The cpuset_t could cause ABI issues when we bump MAXCPU. vmm.ko on amd64 was recently changed to not embed it in the struct in rGe17eca327633efc511450310afb5e4a662724e3d

Thanks I have updated; cpusetsize is now supplied by a user; cpuset_t is now a pointer

In what situations do we have more than one hwt_context? This allocates a unique ident from 0 to 1<<8 but as far as I can tell in both hwt_ioctl_alloc_mode_{thread,cpu} we only allocate a single context aka ident 0.

I guess this may happen if two users simultaneously using hwt. This is not possible in coresight, but possible in Intel PT and probably SPE ?

Ah yep - okay makes sense. It should be possible to run Coresight and SPE simultaneously at least.

On SPE everything is per core, so you *should* be able to trace on all cores separately. Two users tracing the same core would not be possible. Not sure how that would work with THREAD_MODE, as would depend on where the task is scheduled - I guess no concurrent SPE users will be possible there. I've only implemented CPU_MODE so far.

We definitely don't need all of these includes.

We should only do this work if the hook is actually enabled.

These tags shouldn't appear in new code.

How is this used? You are not passing the size of the mapping anywhere, which seems wrong.

Move the ent declaration under the if().

That said, why do you hook elf image activator at all? Such hook should be generic and set somewhere in kern_exec.c.
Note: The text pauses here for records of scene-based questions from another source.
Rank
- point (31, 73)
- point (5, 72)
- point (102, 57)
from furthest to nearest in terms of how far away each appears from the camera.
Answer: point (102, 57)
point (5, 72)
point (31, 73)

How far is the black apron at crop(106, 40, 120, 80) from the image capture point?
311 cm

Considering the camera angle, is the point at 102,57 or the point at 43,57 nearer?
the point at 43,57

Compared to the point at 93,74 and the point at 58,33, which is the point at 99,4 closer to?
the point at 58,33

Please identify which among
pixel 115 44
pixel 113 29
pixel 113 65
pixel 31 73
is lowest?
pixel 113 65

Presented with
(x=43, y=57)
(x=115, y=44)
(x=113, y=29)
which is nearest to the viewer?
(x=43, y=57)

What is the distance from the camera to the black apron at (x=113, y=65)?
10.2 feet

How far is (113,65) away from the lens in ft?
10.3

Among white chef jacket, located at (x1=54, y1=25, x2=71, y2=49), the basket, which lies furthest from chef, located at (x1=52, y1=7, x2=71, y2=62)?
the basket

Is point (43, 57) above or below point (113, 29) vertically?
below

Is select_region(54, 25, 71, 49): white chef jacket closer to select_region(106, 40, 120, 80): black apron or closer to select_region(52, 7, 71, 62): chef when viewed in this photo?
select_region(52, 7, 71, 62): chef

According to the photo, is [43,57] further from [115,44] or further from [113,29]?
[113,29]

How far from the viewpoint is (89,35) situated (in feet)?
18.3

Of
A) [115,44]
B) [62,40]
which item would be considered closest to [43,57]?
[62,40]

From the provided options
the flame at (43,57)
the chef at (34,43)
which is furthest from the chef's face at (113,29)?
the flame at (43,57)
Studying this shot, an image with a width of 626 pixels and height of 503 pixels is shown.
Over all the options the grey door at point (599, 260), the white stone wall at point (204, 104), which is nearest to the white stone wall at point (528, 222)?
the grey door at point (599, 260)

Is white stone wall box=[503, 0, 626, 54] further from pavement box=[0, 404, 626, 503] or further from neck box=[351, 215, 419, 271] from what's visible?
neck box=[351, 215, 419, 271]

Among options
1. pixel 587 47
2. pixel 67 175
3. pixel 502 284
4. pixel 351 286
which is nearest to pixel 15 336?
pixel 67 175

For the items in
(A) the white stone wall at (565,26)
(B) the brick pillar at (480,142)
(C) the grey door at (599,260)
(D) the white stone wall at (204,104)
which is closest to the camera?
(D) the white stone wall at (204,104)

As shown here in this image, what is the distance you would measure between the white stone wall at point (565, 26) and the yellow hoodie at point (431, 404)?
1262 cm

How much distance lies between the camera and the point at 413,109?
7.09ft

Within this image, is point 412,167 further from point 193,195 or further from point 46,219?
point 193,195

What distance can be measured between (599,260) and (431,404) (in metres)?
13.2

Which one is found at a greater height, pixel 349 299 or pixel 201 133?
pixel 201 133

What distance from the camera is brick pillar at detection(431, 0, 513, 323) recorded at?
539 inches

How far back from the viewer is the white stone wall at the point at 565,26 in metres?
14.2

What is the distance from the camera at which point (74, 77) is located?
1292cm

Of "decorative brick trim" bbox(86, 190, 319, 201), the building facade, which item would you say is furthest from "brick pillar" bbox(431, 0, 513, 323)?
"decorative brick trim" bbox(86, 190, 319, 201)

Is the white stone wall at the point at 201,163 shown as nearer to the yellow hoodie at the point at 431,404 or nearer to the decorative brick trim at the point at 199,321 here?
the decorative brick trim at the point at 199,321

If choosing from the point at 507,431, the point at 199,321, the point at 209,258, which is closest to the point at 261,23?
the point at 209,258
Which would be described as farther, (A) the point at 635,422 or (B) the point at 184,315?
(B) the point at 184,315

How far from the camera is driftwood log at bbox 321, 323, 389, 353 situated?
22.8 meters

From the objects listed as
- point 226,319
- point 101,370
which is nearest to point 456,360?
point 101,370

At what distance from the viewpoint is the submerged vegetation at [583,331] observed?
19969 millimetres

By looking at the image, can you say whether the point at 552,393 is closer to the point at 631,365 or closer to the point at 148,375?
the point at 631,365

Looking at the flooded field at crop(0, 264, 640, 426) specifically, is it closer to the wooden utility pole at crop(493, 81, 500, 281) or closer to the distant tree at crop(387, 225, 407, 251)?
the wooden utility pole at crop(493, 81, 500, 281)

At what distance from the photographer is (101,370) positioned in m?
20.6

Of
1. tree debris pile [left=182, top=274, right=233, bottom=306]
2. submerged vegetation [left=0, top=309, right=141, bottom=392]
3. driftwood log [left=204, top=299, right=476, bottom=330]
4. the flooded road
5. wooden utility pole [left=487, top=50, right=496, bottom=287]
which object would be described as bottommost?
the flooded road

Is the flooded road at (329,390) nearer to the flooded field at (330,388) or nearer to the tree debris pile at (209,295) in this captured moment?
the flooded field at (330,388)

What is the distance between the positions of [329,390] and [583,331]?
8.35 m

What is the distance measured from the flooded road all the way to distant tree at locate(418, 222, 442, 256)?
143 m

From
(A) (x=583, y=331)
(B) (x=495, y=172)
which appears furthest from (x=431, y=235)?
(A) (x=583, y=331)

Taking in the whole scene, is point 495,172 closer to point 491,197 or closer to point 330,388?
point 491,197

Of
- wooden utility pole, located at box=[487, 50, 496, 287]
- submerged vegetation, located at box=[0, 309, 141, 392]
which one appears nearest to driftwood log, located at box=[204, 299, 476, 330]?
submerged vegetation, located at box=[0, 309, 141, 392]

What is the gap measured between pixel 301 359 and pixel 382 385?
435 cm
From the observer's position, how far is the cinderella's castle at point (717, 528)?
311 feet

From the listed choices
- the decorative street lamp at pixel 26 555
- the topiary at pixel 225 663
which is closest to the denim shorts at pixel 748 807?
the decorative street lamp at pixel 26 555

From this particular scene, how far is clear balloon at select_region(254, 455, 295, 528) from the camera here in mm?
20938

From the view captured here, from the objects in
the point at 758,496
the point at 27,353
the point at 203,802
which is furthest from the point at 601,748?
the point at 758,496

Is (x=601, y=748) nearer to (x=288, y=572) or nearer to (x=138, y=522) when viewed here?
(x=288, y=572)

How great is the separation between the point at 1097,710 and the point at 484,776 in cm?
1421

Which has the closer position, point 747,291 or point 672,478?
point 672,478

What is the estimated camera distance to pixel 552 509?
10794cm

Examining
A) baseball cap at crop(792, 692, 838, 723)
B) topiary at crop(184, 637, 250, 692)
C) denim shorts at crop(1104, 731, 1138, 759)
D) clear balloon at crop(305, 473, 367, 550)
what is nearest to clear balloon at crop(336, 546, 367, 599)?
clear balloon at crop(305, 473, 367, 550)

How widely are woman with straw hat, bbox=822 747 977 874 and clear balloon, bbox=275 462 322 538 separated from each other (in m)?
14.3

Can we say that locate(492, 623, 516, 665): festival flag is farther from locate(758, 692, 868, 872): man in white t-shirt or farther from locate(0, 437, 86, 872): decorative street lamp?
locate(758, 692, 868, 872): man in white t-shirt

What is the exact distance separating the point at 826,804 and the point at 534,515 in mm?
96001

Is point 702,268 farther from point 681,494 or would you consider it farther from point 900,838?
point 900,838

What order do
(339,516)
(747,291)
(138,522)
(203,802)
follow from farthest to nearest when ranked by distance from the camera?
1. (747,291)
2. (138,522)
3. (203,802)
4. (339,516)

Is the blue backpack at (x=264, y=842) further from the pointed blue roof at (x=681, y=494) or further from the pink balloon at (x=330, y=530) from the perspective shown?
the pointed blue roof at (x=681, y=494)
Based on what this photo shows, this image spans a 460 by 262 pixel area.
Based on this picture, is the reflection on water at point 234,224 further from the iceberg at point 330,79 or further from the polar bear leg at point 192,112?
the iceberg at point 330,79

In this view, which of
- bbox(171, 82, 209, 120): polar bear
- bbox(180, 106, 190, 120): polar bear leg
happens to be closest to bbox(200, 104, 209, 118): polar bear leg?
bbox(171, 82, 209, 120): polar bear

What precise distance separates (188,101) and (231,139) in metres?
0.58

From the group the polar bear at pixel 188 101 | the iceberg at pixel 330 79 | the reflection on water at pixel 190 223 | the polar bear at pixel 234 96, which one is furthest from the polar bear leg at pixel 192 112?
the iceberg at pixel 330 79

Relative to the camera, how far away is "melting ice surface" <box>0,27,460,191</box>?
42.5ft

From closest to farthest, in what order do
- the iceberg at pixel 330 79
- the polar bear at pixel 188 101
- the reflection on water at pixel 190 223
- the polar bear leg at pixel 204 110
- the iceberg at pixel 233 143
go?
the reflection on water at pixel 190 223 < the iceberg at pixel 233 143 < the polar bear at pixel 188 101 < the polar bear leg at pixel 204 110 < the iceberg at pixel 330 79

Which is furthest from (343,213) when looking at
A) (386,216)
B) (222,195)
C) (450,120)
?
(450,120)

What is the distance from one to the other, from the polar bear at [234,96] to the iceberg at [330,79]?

I doubt that two vars deserve a dedicated kern.c file. Find a place to put them elsewere.

What about the same hooks for SCHED_4BSD?

Move vars declarations under if () block.

Move ent under if().

Also, it seems you only hook vnodes mappings. What about anon memory, or swap-backed non-anon?

Also, it seems you only hook vnodes mappings. What about anon memory, or swap-backed non-anon?

The userspace decoder needs to have access to the binaries that generated the execution trace (and their location within the traced process's address space) to decode the trace, which is we only hook vnode mappings.
These hooks forward the mapping information to the userspace decoder, which will load all executable sections from the mapped binary.

I assume that this approach doesn't covers things like tracing JIT-generated code, but that can probably be fixed by placing another hook, if need be.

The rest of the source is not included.